All  
1796 painting "Death on a Pale Horse" artist depiction of the Four Horsemen of the Apocalypse. Source: VortBot / Public Domain.

Studying the End of the World: The Four Horsemen of the Apocalypse

Print

Throughout the history of civilization, the concept of the apocalypse has been ever present, in one way or another. The envisioned revelation, the feared end of the world that will herald an age of purification through horrific and chaotic means, has been a part of every major religion and belief throughout the centuries. But one of the most interesting prophecies relates to the famous Four Horsemen of the Apocalypse, which are described in the Bible’s Book of Revelation.

“…and behold, a black horse…”

Today we’re bringing you this concept in detail. Together we will envision this end of the world, this crumbling of civilizations at the hands of War, Famine, Pestilence, and Disease, and dissect this prophecy and its various interpretations throughout history.

Could there be a speck of truth in this vision? Did the Four Horsemen already thunder across the fields of the earth? Let’s find out.

When Seven Trumpets Shall Sound! The Origins of the Four Horsemen of the Apocalypse

In the New Testament – the second part of the Bible – and in its last book, which is called the Book of Revelation, written by John the Theologian of Patmos, there is a chapter which relates to us the story of a doomsday revelation, of the Four Horsemen of the Apocalypse which descend on the earth to decimate the population.

Each of the Four Horsemen of the Apocalypse represent different aspects of the cleansing of the earth, by Russian painter Viktor Vasnetsov. (Rillke / Public Domain)

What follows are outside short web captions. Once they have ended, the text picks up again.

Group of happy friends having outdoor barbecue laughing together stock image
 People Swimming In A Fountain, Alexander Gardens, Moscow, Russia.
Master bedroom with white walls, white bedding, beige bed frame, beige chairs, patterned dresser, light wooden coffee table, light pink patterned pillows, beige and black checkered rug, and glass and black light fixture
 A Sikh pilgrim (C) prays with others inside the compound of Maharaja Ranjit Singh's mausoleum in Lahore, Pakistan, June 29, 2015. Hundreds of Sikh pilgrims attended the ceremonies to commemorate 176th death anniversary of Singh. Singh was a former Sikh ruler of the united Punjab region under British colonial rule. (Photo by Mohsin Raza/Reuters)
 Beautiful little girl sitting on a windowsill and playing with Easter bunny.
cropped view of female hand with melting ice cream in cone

Each of the Four Horsemen of the Apocalypse represent different aspects of the cleansing of the earth, by Russian painter Viktor Vasnetsov. (Rillke / Public Domain )

The most straightforward and widely agreed interpretation of this chapter is the description of a period in history when a large part of earth’s population would perish through a combination of wars, diseases, and hunger. In the Bible, these hardships are described as horsemen, riding in succession at the behest of Jesus, in the form of the Lamb of God. This title comes from the Bible, John 1:29, when John the Baptist exclaims: “Behold the Lamb of God who takes away the sins of the world.”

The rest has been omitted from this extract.